Link Search Menu Expand Document

Performance

Elastiknn is benchmarked on a subset of datasets from the popular ann-benchmarks project.

Performance is evaluated as the tradeoff between recall and query throughput (queries / second). There are three main contributing factors:

  1. Cluster settings. Example, multiple shards in an index can be searched in parallel, so will generally increase throughput.
  2. Mapping settings. These control how vectors get indexed. Example: more LSH tables increase recall and decrease throughput.
  3. Query settings. These control how queries get executed. Example: more candidates increase recall and decrease throughput.

Method

For each dataset, evaluate several mapping and query settings on several cluster settings. For each cluster and mapping settings, report the pareto frontier for recall and queries/second. Plot the pareto curve, and report the mapping and query settings as a downloadable CSV.
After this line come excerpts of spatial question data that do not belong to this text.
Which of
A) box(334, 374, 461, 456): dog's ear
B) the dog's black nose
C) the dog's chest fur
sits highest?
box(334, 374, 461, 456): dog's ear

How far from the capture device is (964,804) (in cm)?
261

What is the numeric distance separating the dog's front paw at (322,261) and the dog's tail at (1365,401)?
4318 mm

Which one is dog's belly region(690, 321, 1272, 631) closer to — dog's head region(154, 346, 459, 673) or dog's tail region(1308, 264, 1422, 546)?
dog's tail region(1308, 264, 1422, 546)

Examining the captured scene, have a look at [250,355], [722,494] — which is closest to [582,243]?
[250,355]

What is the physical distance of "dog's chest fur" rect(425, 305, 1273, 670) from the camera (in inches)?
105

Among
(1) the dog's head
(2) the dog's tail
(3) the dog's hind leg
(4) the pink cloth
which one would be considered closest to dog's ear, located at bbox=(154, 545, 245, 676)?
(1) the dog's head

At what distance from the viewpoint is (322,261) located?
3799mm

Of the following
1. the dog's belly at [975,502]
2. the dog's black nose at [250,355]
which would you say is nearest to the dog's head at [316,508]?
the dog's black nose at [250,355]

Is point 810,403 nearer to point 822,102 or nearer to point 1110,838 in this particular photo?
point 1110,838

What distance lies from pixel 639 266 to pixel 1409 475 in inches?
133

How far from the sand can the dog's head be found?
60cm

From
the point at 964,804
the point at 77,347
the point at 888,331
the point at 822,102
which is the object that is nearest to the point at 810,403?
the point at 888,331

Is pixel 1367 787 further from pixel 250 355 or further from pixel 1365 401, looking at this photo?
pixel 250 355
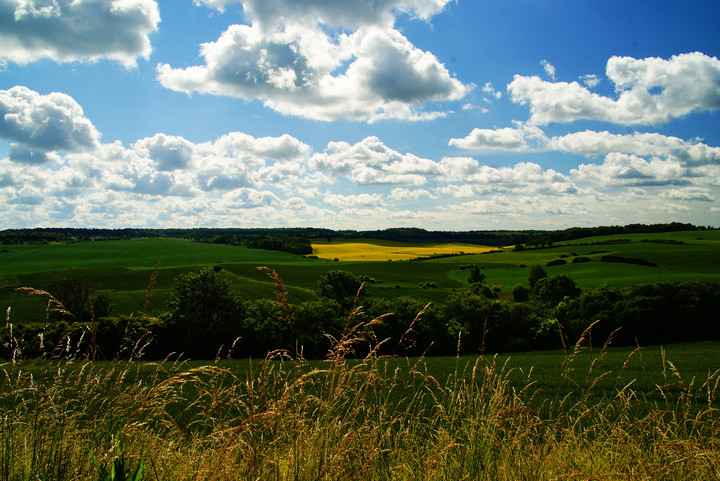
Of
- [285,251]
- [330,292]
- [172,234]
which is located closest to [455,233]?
[285,251]

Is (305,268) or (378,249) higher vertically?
(378,249)

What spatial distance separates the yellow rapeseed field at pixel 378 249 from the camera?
113 meters

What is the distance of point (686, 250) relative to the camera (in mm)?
84812

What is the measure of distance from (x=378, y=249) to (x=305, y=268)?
5033 cm

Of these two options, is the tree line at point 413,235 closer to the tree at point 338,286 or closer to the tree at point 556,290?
the tree at point 556,290

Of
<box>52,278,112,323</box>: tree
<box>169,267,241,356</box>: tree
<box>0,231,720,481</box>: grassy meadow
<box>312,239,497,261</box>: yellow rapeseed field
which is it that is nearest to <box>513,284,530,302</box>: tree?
<box>0,231,720,481</box>: grassy meadow

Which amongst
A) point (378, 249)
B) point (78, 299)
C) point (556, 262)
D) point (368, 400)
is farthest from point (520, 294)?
point (378, 249)

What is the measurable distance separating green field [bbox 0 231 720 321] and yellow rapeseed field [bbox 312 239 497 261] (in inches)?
542

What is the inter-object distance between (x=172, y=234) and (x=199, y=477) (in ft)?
655

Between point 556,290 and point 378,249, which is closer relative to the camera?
point 556,290

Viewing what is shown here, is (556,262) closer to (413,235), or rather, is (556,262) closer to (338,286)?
(338,286)

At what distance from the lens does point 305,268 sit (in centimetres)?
8100

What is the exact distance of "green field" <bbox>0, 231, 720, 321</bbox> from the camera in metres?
60.1

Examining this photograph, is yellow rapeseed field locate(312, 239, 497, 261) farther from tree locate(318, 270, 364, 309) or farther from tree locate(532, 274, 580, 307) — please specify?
tree locate(318, 270, 364, 309)
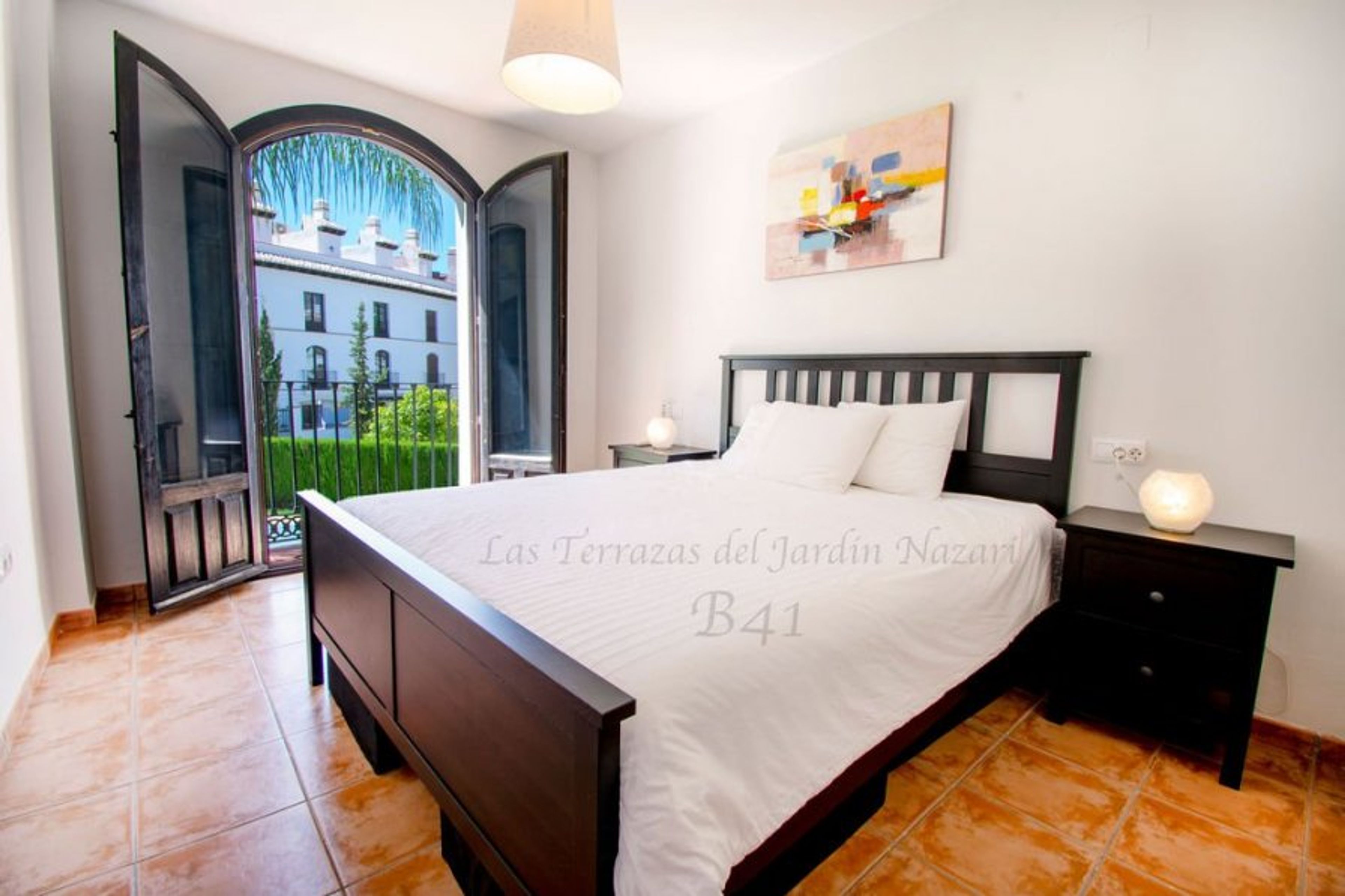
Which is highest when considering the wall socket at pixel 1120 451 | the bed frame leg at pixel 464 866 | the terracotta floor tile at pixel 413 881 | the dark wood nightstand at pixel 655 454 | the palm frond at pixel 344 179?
the palm frond at pixel 344 179

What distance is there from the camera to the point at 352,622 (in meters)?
1.69

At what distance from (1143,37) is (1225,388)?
1.21m

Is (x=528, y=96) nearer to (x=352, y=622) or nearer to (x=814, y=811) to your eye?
(x=352, y=622)

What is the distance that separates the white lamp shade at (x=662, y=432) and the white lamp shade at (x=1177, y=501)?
7.29ft

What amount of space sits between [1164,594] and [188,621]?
12.1 ft

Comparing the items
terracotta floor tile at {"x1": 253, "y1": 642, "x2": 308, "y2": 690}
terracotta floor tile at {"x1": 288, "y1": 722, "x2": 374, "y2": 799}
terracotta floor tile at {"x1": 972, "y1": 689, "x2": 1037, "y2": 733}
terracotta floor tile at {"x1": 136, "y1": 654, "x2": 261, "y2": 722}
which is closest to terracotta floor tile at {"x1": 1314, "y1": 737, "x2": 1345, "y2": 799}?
terracotta floor tile at {"x1": 972, "y1": 689, "x2": 1037, "y2": 733}

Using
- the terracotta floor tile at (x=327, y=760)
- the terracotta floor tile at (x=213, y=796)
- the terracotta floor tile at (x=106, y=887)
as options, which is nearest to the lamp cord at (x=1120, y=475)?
the terracotta floor tile at (x=327, y=760)

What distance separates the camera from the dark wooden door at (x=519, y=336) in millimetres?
3662

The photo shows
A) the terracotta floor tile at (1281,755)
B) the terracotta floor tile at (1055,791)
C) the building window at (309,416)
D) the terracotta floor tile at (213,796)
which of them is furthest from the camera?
the building window at (309,416)

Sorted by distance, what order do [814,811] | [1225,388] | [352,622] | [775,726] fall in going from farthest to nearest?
[1225,388] < [352,622] < [814,811] < [775,726]

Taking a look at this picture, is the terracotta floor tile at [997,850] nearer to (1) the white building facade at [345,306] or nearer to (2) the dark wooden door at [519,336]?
(2) the dark wooden door at [519,336]

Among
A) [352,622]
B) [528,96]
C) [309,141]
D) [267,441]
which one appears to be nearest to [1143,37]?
[528,96]

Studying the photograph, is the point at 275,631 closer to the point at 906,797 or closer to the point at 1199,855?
the point at 906,797

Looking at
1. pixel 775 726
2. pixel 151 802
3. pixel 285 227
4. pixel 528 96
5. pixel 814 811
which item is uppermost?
pixel 285 227
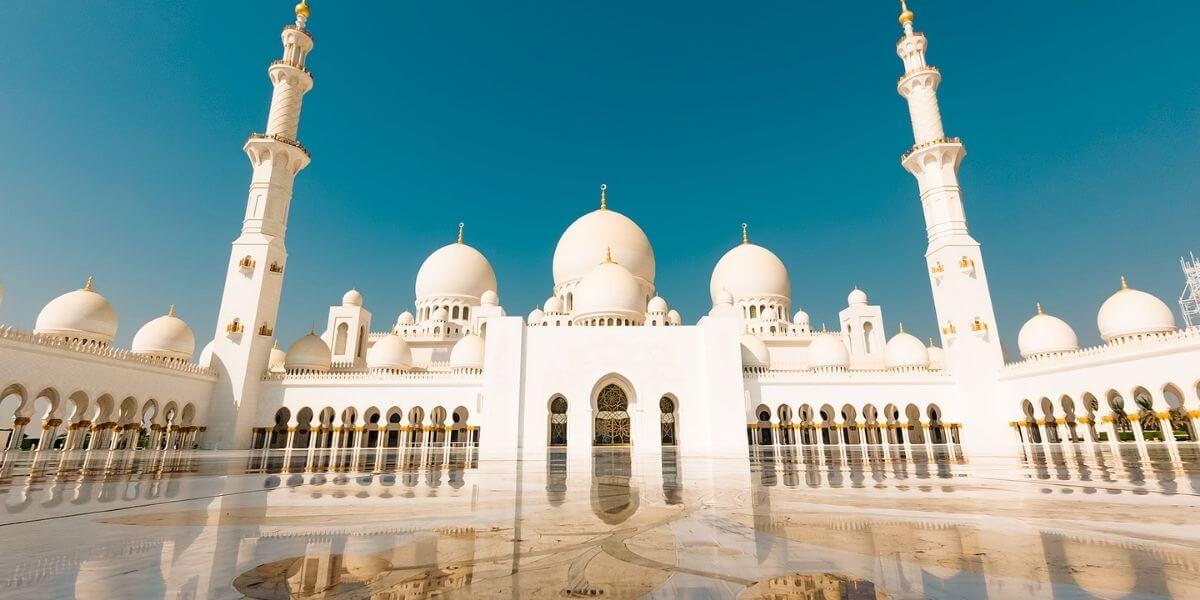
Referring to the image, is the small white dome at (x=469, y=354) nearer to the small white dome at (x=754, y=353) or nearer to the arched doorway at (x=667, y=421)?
the arched doorway at (x=667, y=421)

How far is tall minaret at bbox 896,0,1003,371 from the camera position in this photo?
73.9ft

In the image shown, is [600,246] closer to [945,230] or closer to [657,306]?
[657,306]

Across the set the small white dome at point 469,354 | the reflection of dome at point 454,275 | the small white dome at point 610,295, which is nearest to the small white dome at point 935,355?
the small white dome at point 610,295

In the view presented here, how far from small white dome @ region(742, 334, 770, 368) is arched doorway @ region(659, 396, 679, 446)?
621 cm

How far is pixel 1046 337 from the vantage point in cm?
2284

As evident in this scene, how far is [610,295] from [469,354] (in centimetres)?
780

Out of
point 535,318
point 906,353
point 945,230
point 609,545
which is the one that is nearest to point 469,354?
point 535,318

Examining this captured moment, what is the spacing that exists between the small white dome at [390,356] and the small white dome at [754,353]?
1728 cm

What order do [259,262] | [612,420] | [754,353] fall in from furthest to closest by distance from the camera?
[754,353] < [259,262] < [612,420]

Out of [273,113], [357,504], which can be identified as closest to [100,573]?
[357,504]

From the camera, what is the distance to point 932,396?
2291cm

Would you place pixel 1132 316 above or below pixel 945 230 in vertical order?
below

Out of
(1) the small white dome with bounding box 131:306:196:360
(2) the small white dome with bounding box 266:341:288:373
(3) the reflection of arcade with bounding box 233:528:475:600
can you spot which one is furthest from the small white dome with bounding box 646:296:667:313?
(3) the reflection of arcade with bounding box 233:528:475:600

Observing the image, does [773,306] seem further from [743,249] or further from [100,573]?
[100,573]
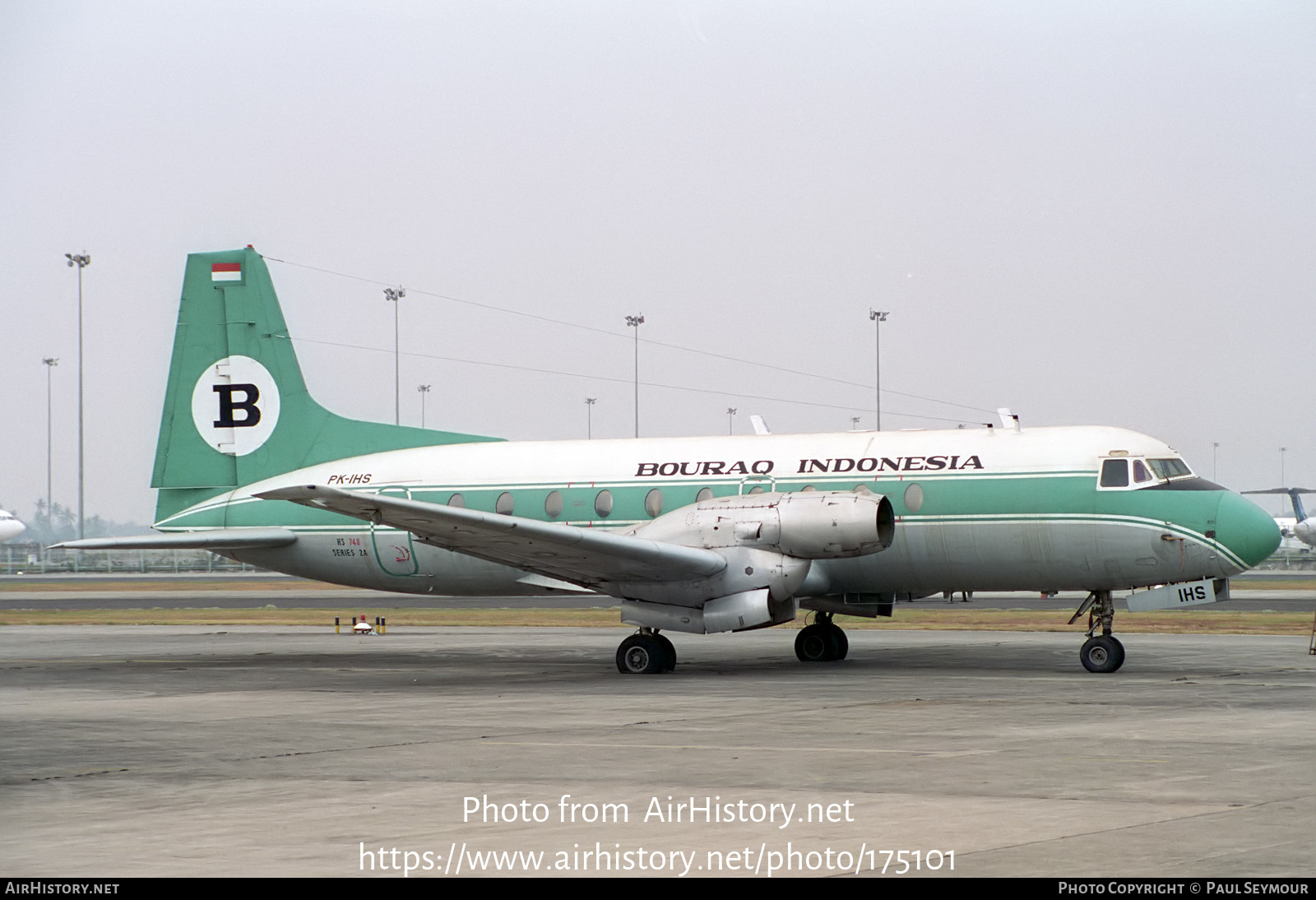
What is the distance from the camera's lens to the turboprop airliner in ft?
68.7

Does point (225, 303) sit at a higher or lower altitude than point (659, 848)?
higher

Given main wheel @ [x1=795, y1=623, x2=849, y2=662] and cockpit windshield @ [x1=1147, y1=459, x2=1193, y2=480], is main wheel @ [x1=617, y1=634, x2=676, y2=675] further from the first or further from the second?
cockpit windshield @ [x1=1147, y1=459, x2=1193, y2=480]

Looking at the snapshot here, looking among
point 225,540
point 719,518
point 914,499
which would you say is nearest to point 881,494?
point 914,499

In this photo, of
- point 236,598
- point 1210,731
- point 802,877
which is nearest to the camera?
point 802,877

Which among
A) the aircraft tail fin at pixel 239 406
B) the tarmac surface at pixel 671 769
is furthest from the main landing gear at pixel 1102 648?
the aircraft tail fin at pixel 239 406

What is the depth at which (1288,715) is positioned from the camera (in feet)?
50.2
The clusters are setup using the Elastic Kubernetes operator and run on EC2 C5.4XLarge instances. The entire benchmark is orchestrated using Argo Workflows and can be found in the elastiknn-benchmarks directory of the repo.

Work In Progress

  1. Results for the remaining ann-benchmarks datasets.
  2. Results for larger datasets, e.g. Deep1B and Amazon reviews image vectors.

Caveats

If you need high-throughput nearest neighbor search for batch jobs, there are many faster methods. When comparing Elastiknn performance to these methods, consider the following:

  1. Elastiknn executes entirely in the Elasticsearch JVM and is implemented with existing Elasticsearch and Lucene primitives. Many other methods use C and C++, which are generally faster than the JVM for pure number crunching tasks.
  2. Elastiknn issues an HTTP request for every query, since a KNN query is just a standard Elasticsearch query. Most other methods operate without network I/O.
  3. Elastiknn stores vectors on disk and uses zero caching beyond the caching that Lucene already implements. Most other methods operate entirely in memory.
  4. Elastiknn scales horizontally out-of-the-box by adding shards to an Elasticsearch index. Query latency typically scales inversely with the number of shards, i.e., queries on an index with two shards will be 2x faster than an index with one shard. Few other methods are this simple to parallelize.

Results

  1. Annb Fashion Mnist
  2. Annb Glove100
  3. Annb Sift

Annb Fashion Mnist

Configurations

Config Algo Parallel Queries Shards Replicas Nodes Cores / Node Mem / Node Pareto Settings
0 Exact 1 1 0 1 1 4GB Download
1 Exact 20 3 2 3 3 4GB Download
2 LSH 1 1 0 1 1 4GB Download
3 LSH 20 3 2 3 3 4GB Download

Annb Glove100

Configurations

Config Algo Parallel Queries Shards Replicas Nodes Cores / Node Mem / Node Pareto Settings
0 Exact 1 1 0 1 1 4GB Download
1 Exact 20 6 2 3 6 4GB Download
2 LSH 1 1 0 1 1 4GB Download
3 LSH 20 6 2 3 6 4GB Download
4 Permutation LSH 1 1 0 1 1 4GB Download
5 Permutation LSH 20 6 2 3 6 4GB Download

Annb Sift

Configurations

Config Algo Parallel Queries Shards Replicas Nodes Cores / Node Mem / Node Pareto Settings
0 Exact 1 1 0 1 1 4GB Download
1 Exact 20 6 2 3 6 4GB Download
2 LSH 1 1 0 1 1 4GB Download
3 LSH 20 6 2 3 6 4GB Download